The young cab driver’s name is Li Mi, and we later learn that she and her ex-boyfriend both failed the entrance exam for university, results that no doubt rocked them to the core. Here in Taiwan, students study for years both during the day and after school at extended educational facilities known as bushiban (cram schools). A good part of a student’s day is devoted to memorizing the information he will need to pass this kind of examination, and failure can be devastating, leaving one with a great deal of diminished hopes and fading dreams. Some rise above these feelings and pursue their dreams in another way; others never recover from them. I imagine teenagers have similar reactions wherever such importance is placed on an examination. For Li Mi and her boyfriend Fang Wen, it’s must have forced them to reevaluate all of the plans they had made for themselves. Whatever new plans they hatched similarly did not come to fruition, and what was meant to be a short-term separation developed into something permanent. Fang Wen’s letters, once filled with such hope and emotion, one day simply stopped coming.
One of the many strengths of The Equation of Love and Death is Xun Zhou’s performance as Li Mi. In the opening scene, Li Mi appears quirky, almost comical as she rattles off numbers and stuffs Fang Wen’s pictures in her passengers’ faces, all the while sitting in the driver’s seat with a lit cigarette dangling from her lips. It’s an act though, perhaps one of those performances that some people put on to get through the day and ward off madness and despair. As Li Mi, Xun Zhou is called upon to produce an array of emotions, from the comical side that Li Mi shows to her customers, to the sentimental side we see when she is talking to a passenger named Shiu Tian about the girl that he loves and is trying desperately to find, to the side of her that can go in a split second from being terrified for her very life to being willing to aggressively fight over the possessions that she holds so dear to her. Some actresses struggle when they are called upon to be calm one minute and screaming the next. Xun Zhou makes it look entirely too easy.
The other characters in the film are equally interesting, for each of them is responding to a world in which money has entirely too much importance and for which people are often asked or expected to do some of the ugliest deeds. We hear of a woman being told by her mother of all people to become a prostitute to the men working in the nearby mines. Another character, Hua Gui, seems to need money desperately to be able to wipe his slate clean and begin anew. Shiu Tian simply needs money to keep searching for his beloved Xiao Xiang. We’re tempted therefore to sympathize with Shiu Tian and Hua Gui, yet this becomes very difficult after we see what they put Li Mi through.
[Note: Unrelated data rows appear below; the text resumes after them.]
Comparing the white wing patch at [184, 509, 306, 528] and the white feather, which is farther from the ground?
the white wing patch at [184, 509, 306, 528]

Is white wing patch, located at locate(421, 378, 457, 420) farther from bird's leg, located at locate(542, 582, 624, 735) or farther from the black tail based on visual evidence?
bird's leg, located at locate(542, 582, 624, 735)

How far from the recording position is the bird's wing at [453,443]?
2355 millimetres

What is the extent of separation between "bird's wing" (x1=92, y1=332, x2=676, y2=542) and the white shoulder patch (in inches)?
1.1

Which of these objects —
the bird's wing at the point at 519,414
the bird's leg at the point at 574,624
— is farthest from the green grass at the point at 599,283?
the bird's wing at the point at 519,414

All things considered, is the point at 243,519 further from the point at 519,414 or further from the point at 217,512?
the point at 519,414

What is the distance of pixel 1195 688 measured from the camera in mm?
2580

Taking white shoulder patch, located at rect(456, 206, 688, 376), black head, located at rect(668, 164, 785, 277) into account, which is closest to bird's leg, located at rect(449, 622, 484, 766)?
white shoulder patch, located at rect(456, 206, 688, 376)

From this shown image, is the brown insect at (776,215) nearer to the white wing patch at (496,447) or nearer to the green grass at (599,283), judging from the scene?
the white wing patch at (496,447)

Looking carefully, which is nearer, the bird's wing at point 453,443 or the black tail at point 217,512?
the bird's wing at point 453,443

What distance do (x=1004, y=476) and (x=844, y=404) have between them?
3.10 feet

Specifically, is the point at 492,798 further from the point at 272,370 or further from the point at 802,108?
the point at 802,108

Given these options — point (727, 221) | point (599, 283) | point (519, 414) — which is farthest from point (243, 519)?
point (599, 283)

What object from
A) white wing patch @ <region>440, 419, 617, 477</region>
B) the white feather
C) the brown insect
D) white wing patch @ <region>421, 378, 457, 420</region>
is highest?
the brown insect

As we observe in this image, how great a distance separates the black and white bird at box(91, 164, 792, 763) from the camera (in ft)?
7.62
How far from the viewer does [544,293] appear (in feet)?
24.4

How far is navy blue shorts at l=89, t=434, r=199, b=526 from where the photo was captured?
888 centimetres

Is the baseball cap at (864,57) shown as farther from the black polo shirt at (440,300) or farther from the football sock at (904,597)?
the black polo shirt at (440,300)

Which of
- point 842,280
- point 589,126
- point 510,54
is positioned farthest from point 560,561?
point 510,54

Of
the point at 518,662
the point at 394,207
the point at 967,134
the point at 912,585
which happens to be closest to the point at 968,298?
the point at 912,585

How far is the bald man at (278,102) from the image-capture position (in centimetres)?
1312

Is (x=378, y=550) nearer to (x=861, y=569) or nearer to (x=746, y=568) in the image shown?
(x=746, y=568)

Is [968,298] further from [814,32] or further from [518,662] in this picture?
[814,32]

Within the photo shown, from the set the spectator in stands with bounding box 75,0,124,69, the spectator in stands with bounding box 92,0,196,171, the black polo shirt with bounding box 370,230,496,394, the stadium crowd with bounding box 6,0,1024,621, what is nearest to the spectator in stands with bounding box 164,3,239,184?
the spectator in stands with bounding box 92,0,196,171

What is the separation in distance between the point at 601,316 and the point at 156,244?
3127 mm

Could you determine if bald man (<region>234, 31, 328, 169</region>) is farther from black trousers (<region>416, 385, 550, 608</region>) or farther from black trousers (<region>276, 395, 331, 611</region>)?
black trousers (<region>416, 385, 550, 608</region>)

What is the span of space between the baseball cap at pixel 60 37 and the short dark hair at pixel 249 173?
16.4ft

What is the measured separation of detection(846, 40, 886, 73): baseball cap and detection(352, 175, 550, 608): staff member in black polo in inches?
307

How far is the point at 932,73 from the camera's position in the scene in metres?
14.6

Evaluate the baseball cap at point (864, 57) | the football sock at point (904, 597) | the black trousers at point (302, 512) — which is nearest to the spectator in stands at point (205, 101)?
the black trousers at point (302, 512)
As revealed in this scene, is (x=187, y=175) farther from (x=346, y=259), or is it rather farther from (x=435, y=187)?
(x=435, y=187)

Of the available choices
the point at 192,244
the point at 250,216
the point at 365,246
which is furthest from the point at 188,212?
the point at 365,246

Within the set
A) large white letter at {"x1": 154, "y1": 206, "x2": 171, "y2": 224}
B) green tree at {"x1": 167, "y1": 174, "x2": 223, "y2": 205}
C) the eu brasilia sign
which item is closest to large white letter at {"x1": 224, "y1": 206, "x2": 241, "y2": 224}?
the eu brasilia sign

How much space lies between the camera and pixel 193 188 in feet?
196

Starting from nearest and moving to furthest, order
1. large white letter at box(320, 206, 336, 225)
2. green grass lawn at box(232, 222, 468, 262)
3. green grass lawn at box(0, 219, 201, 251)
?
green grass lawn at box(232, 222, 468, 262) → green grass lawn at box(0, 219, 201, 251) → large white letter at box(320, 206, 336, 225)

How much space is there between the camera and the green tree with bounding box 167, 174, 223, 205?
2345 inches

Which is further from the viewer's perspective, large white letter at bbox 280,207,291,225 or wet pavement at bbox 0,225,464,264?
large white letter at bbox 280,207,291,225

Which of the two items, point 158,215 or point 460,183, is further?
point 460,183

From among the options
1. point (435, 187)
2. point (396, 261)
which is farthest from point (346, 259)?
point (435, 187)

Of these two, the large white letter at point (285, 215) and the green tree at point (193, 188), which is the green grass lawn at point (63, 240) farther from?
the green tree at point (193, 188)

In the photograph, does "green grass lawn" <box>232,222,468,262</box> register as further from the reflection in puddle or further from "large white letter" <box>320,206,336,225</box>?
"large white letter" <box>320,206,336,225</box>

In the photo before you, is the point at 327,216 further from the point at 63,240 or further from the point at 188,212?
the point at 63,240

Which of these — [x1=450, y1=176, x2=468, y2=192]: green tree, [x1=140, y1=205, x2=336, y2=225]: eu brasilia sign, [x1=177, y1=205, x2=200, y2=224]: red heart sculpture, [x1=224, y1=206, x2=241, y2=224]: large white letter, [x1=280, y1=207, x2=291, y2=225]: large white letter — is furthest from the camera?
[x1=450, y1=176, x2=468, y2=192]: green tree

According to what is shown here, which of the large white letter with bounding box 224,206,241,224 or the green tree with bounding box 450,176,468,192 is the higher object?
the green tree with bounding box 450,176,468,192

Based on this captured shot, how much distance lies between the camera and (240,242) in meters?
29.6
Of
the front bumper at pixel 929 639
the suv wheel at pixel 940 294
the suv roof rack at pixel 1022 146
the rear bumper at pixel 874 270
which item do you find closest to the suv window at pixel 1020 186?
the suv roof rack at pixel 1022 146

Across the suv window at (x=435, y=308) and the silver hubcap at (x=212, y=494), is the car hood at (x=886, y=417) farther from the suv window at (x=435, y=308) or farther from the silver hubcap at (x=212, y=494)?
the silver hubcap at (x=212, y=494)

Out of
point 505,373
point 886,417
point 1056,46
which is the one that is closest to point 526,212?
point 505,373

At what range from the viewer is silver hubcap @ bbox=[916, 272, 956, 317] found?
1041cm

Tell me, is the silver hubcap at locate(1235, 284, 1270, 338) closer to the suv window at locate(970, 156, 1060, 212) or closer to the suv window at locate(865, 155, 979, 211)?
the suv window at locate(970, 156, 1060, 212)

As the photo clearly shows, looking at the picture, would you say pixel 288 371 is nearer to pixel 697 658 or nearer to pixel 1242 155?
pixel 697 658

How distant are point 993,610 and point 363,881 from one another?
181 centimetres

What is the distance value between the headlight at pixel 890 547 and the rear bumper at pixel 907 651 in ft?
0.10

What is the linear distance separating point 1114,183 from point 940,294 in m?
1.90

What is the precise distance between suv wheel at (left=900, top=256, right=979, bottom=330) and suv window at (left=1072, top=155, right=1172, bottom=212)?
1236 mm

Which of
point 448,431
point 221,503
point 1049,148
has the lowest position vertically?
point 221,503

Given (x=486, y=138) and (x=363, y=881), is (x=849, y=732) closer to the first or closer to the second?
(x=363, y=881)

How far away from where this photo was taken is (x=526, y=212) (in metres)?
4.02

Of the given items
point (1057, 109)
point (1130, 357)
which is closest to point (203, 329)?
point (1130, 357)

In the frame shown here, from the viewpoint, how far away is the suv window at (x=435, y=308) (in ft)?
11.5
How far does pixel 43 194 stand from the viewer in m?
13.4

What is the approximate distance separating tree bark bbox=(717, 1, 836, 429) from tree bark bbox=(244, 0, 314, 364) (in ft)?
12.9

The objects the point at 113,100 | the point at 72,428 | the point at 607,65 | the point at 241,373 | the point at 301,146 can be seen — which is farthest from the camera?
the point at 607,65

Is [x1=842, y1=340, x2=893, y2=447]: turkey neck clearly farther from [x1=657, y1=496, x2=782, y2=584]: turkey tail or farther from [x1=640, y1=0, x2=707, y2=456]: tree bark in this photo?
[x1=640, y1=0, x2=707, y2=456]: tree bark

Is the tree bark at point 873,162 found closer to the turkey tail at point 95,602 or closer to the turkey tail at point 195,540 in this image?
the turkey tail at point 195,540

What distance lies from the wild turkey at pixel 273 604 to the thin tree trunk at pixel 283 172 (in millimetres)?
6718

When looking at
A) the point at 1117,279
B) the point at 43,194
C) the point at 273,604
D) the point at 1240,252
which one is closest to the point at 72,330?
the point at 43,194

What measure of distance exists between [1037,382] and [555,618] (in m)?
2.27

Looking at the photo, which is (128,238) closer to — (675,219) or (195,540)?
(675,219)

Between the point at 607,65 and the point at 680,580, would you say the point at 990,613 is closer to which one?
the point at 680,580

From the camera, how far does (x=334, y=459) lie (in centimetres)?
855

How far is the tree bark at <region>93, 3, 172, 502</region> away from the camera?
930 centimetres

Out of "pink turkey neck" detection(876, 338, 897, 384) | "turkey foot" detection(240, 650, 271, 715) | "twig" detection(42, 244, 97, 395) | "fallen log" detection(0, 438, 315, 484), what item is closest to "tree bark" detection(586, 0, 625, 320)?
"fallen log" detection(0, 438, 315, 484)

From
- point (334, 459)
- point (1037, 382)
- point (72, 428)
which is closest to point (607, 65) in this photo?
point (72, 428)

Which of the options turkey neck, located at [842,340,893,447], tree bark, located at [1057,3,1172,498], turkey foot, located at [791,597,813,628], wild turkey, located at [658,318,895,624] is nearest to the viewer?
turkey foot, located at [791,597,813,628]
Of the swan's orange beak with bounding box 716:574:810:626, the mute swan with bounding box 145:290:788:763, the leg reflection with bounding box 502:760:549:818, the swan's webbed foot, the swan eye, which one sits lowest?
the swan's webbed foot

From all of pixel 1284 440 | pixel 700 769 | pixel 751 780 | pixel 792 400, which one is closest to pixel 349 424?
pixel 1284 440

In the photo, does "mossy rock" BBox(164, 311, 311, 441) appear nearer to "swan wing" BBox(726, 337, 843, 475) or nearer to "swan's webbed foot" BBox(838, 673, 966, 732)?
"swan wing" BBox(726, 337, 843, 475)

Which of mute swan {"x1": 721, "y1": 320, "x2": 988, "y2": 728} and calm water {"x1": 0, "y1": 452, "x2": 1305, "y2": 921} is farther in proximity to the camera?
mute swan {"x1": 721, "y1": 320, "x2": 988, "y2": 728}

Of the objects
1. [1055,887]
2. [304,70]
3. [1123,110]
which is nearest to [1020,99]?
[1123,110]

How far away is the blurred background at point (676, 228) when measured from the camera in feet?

Eventually Li Mi stands in front of the man she feels certain is Fang Wen, and yet he looks at her and insists that his name is Ma Bing and that she is mistaken. She’s not convinced, though, and neither is a somewhat rough-speaking but soft-hearted detective (well played by Zhang Hanyu). I guess that’s not surprising in a film like this, for someone has to be willing to investigate this man who looks so much like the man in the pictures in Li Mi’s cab. However, the film’s handling of this is also fairly unique.
In a perfect world, a film as fascinating as The Equation of Love and Death would be screening in theaters all over the world. Sadly, this is not the case with this film. According to the Internet Movie Database, the film has only been shown in China and Spain (it has also been screened in Taiwan), and it has not opened anywhere since March 2009. A film as good as this one deserves a much better fate. (on DVD in Region 3)
4 stars
*The Equation of Love and Death is in Mandarin with English subtitles.